##### Extrait de page

L’Union européenne a les moyens nécessaires

Les deux chapitres publiés dans le livre « Developing smart-agrifood supply chains : using technology to improve safety and quality« , rédigés par Yves Bertheau, directeur de recherche à l’Inrae, permettent de comprendre que l’Union européenne dispose des ressources, des moyens et des techniques qui permettent la traçabilité complète des nouveaux OGM. À lire cet ancien coordinateur du projet européen sur la coexistence et la traçabilité des filières OGM et non-OGM (Co-Extra) [1], la volonté politique permettant cette traçabilité serait le seul élément manquant.

##########
##### Données étudiées

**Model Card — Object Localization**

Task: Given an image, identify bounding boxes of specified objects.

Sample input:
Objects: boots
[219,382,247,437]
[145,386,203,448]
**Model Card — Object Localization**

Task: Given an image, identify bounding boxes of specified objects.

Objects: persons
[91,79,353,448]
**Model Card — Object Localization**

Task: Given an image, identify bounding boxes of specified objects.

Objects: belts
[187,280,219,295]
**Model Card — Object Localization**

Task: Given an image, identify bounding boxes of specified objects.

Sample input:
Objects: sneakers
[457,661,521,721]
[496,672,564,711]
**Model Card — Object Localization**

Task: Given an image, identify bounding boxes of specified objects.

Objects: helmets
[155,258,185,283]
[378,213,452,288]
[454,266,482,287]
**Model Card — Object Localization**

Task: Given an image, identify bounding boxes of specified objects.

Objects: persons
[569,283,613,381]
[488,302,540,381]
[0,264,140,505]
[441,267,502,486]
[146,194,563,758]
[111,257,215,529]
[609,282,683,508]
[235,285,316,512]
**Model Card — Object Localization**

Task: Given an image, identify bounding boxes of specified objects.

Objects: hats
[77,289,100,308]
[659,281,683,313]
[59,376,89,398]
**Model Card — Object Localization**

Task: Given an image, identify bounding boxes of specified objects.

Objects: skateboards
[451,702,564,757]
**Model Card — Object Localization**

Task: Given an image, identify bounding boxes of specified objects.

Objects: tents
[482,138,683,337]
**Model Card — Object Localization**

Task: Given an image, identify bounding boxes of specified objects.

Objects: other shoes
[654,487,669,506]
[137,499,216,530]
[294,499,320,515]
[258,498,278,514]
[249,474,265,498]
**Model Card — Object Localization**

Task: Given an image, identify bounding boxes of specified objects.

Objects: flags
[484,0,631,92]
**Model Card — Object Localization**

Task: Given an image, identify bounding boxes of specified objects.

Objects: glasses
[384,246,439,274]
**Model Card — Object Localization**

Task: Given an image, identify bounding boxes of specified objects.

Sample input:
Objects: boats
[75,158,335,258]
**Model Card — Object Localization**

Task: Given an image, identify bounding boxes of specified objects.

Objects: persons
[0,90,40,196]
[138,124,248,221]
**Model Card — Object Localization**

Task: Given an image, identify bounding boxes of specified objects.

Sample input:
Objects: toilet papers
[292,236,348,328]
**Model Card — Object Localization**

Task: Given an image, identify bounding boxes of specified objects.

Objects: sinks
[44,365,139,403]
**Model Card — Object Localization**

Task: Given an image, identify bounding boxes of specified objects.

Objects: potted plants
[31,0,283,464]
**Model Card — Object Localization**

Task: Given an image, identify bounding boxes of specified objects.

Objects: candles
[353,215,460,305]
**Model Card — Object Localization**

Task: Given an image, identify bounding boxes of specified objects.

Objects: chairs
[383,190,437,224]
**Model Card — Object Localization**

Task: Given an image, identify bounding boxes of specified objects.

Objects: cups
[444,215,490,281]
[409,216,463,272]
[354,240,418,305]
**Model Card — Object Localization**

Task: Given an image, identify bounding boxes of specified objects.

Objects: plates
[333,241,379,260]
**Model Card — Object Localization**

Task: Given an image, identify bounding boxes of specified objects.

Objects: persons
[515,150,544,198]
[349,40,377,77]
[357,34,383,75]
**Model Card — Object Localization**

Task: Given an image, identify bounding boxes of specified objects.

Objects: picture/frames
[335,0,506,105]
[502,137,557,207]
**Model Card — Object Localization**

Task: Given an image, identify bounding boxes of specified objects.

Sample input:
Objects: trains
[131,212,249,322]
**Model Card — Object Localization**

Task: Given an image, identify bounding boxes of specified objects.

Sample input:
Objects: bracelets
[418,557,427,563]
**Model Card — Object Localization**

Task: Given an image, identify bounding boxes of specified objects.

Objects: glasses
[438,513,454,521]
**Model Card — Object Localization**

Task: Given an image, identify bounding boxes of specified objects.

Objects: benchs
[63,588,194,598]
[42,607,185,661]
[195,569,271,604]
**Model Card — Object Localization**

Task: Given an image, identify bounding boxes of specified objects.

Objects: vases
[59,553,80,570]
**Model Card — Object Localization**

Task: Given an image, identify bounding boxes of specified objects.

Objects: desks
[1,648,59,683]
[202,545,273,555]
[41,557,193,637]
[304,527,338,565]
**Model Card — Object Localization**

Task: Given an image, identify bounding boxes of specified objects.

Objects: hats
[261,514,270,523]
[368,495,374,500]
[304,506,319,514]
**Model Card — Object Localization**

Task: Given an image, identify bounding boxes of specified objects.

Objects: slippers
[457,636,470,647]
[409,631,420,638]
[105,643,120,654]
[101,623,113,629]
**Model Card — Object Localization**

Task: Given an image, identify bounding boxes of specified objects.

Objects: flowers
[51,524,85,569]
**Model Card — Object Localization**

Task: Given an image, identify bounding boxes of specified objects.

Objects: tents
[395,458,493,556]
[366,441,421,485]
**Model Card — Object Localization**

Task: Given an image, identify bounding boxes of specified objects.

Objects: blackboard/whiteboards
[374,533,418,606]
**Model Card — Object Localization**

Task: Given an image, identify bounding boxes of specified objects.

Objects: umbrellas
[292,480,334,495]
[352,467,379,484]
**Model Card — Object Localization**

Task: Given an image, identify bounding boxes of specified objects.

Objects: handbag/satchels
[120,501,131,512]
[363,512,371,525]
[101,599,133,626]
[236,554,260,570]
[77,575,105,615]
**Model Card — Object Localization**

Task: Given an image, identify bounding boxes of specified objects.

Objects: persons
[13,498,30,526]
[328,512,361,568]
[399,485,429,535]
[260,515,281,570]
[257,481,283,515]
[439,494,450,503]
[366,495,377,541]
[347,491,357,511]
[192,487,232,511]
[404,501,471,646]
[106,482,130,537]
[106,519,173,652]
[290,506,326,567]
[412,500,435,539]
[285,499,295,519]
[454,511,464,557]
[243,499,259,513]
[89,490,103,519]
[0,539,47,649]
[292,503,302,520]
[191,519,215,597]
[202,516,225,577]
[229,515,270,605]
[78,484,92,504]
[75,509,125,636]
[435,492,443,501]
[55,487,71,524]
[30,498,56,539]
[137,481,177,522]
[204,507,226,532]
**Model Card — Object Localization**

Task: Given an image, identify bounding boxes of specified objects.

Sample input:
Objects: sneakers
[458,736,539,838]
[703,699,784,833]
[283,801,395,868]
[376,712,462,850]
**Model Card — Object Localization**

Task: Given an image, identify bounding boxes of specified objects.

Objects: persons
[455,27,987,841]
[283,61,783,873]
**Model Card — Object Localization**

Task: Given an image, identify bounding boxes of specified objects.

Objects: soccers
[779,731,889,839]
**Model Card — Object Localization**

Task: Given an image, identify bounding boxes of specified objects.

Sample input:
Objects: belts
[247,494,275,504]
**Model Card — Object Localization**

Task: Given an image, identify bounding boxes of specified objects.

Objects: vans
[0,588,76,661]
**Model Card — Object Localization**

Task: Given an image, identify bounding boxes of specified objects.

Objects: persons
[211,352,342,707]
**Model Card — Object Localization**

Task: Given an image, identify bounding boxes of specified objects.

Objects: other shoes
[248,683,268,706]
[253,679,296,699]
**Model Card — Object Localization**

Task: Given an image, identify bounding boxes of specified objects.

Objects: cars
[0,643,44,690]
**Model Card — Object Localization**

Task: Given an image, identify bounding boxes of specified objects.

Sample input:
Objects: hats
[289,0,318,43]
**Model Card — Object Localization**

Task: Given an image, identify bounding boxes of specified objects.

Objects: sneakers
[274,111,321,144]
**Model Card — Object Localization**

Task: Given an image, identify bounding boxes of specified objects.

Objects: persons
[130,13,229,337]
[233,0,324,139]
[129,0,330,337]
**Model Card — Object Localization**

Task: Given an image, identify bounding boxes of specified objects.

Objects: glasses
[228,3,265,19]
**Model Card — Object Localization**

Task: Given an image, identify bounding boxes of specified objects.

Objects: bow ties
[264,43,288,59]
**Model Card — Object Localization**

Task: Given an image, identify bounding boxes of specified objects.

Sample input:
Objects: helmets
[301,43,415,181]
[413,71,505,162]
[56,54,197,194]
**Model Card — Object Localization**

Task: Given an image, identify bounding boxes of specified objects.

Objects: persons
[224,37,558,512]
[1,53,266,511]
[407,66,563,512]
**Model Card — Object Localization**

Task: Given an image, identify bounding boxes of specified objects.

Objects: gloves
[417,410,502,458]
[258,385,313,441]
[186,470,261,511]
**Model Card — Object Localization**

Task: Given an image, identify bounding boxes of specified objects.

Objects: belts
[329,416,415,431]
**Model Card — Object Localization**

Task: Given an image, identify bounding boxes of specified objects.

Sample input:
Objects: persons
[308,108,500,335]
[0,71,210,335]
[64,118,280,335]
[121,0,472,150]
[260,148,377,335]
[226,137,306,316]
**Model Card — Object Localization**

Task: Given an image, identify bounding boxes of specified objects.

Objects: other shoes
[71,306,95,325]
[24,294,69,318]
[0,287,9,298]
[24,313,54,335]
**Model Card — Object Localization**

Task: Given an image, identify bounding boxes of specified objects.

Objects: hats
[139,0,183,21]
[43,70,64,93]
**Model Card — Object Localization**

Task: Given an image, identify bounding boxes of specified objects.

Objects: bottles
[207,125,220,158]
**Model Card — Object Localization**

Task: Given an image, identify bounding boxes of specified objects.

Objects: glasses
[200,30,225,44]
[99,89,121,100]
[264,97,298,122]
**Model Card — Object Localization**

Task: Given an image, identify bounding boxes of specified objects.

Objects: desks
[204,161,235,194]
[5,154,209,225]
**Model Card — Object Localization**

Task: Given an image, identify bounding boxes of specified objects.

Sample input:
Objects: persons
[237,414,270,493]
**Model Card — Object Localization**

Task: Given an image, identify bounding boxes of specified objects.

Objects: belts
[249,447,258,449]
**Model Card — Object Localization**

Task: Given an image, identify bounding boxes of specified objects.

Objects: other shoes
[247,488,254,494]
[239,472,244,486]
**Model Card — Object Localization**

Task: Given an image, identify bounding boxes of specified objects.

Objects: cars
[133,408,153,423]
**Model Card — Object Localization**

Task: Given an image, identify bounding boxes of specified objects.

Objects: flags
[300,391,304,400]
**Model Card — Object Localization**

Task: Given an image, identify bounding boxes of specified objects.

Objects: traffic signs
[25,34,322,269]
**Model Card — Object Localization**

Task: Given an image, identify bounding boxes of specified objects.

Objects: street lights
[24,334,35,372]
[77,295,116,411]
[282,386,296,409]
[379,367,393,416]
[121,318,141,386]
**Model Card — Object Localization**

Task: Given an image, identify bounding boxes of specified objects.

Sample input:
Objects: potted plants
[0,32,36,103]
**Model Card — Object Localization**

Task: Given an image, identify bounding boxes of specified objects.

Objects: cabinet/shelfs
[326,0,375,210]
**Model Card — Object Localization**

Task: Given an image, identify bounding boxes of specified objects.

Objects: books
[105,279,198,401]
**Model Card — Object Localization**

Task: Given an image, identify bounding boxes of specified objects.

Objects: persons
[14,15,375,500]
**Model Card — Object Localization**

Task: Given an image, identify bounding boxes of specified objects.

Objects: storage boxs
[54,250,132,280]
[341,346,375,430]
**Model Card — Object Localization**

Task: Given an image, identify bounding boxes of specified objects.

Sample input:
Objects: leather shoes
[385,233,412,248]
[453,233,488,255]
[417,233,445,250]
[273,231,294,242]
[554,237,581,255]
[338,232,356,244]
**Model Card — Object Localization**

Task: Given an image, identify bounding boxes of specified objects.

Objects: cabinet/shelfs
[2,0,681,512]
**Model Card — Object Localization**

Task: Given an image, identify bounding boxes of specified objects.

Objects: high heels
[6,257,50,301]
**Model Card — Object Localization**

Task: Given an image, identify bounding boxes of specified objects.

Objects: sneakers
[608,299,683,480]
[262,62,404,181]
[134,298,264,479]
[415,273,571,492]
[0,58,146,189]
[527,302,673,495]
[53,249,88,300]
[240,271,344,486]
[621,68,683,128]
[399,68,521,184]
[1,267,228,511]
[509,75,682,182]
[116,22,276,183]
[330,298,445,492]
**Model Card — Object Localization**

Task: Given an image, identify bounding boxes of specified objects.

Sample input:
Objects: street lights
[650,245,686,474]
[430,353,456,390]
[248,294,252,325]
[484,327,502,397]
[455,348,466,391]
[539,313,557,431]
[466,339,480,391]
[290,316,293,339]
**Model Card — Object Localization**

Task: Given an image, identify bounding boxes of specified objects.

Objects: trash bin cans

##########

### Tâche à réaliser
Poursuivez l'extrait sur la traçabilité des nouveaux OGM à partir de sa dernière phrase. Les données n'ont aucun lien avec l'extrait sur la traçabilité des nouveaux OGM.

### Résultat obtenu
Le premier des deux chapitres [2] renseigne entre autres comment, depuis le début des années 2000, l’Union européenne s’est dotée des ressources et moyens nécessaires à la traçabilité des OGM transgéniques avec un comité d’experts et un réseau de laboratoires spécialisés dans leur détection (ENGL : The European Network of GMO Laboratories). Il rappelle également comment la traçabilité des OGM transgéniques a été pensée puis mise en place avec une approche de collecte de données, approche dite matricielle. Une collecte de données qui se voit aujourd’hui renforcée avec l’apparition de nouvelles techniques de détection et d’analyses d’ADN. Une directive européenne récente (2021/971) recommande même, « quand il subsiste un doute » pour identifier ou distinguer une variété végétale, d’utiliser une « technique biochimique ou moléculaire reproductible et reconnue à l’échelle internationale ». Ce qui est possible pour les variétés de plantes l’est aussi pour les plantes génétiquement modifiées, et la Commission le sait. Un article d’Inf’OGM avait déjà été consacré à cette question de traçabilité des OGM [3].

La traçabilité des nouveaux OGM est possible !

Le second chapitre [4] est celui qui intéressera les responsables politiques nationaux et européens qui se penchent sur les moyens d’appliquer la réglementation aux OGM non déclarés, notamment aux nouveaux OGM « sans ajout de gène étranger ».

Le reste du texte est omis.